Chapman v. Hughes
Before: McLaughlin
Synopsis
Costs upon Appeal—Judgment op Supreme Court—Power op Trial Court.—Where, upon a judgment of reversal in the supreme court, a judgment for costs of appeal is docketed in conformity with rule XXII of that court, and section 958 of the Code of Civil Procedure, the trial court has no power to vacate it; but in so far as it has been docketed against respondents as to whom the judgment was affirmed by the supreme court, the trial court had power to set it aside, so as to make it conform to the decision upon appeal.
Id.—Judgment Appirmed in Part and Reversed in Part—Insolvency op Respondent.—Where the judgment was affirmed in part and reversed in part, as to a particular respondent, he is liable for the costs of appeal; and his discharge in insolvency proceedings does not relieve him from such liability. In any event, the trial court was powerless to relieve him from the effect of the judgment rendered by the supreme court.
McLAUGHLIN, J.
The above-entitled actions were consolidated and tried as one, but the court in deciding, entered separate findings, judgments and decrees.

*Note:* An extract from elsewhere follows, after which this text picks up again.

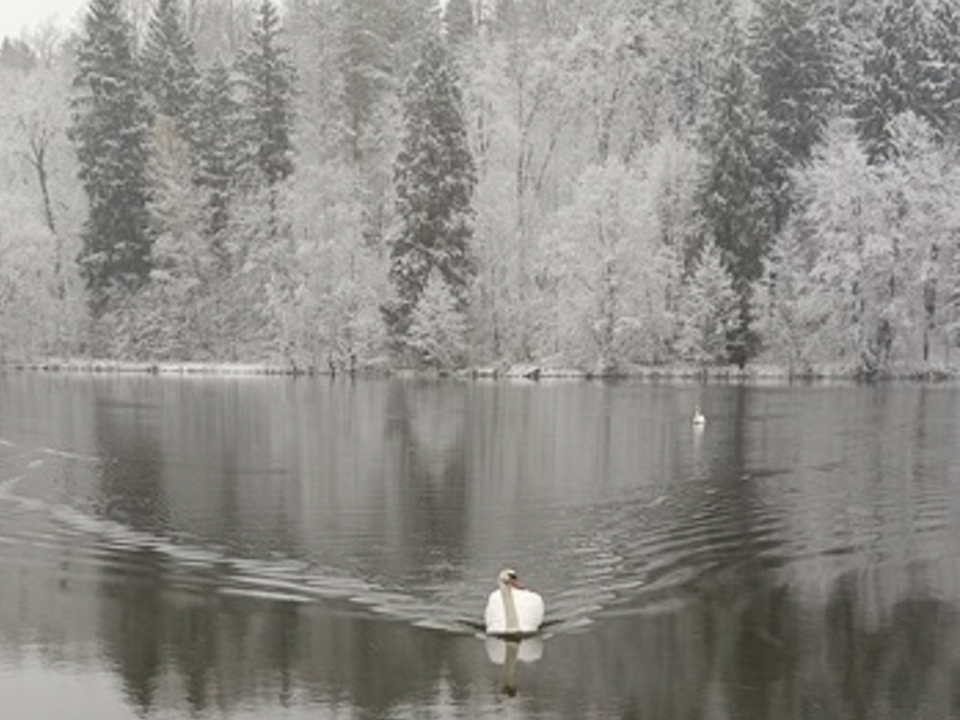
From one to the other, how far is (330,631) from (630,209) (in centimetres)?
5845

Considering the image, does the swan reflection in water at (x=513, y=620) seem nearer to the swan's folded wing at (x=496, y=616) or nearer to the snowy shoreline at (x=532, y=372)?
the swan's folded wing at (x=496, y=616)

On appeal from the judgment, or judgments, so entered, the supreme court rendered two opinions, and it will be necessary to quote from each at some length in order to explain the question here presented for decision. In the main opinion
[623]
filed April 7, 1900, the opinion in department was expressly approved and made a part of the opinion in bank, and we quote from the decision therein as follows: “It is to be remembered that while this was originally a simple action by Chapman against Hughes for an accounting, it subsequently became complicated by supplemental pleadings and the addition of new parties defendant. Of these, one was the defendant E. W. Chapman, against whom Hughes was seeking an accounting, and others were grantees and transferees of parts of the land and of mortgages, and of mortgage notes.
“Although those actions were consolidated and tried as one, and a single judgment entered, yet between these defendants there was no privity nor common interest.
It would therefore be unjust to force a defendant who has established the validity of his purchase to litigate the matter anew because the findings of the court in some other respect not material to his rights have been successfully attached.
Therefore, in subservience of the ends of justice and the rights of the parties, it is ordered that the judgments appealed from be vacated. It is further ordered that a new trial be had upon the issues touching the right of Hughes to an accounting with E. W. Chapman; that if, after such hearing, the court shall determine that Hughes is entitled to an accounting, it shall take or order taken an account, to the end that the sum found due, if any, from E. W. Chapman to Hughes, may be set off against the sum found due, if any, from Hughes to W. S. Chapman. It is further ordered and adjudged that the accounting between W. S. Chapman and Thomas E. Hughes be
affirmed
in all respects as settled by the court,
and that his sales, transfers, and assignments of parts of the land, and of the proceeds of sales of parts of the land be affirmed in all respects as found by the court, saving as to those matters and as to those findings hereinabove considered as to which it has been declared that the findings are not sufficiently supported by the evidence.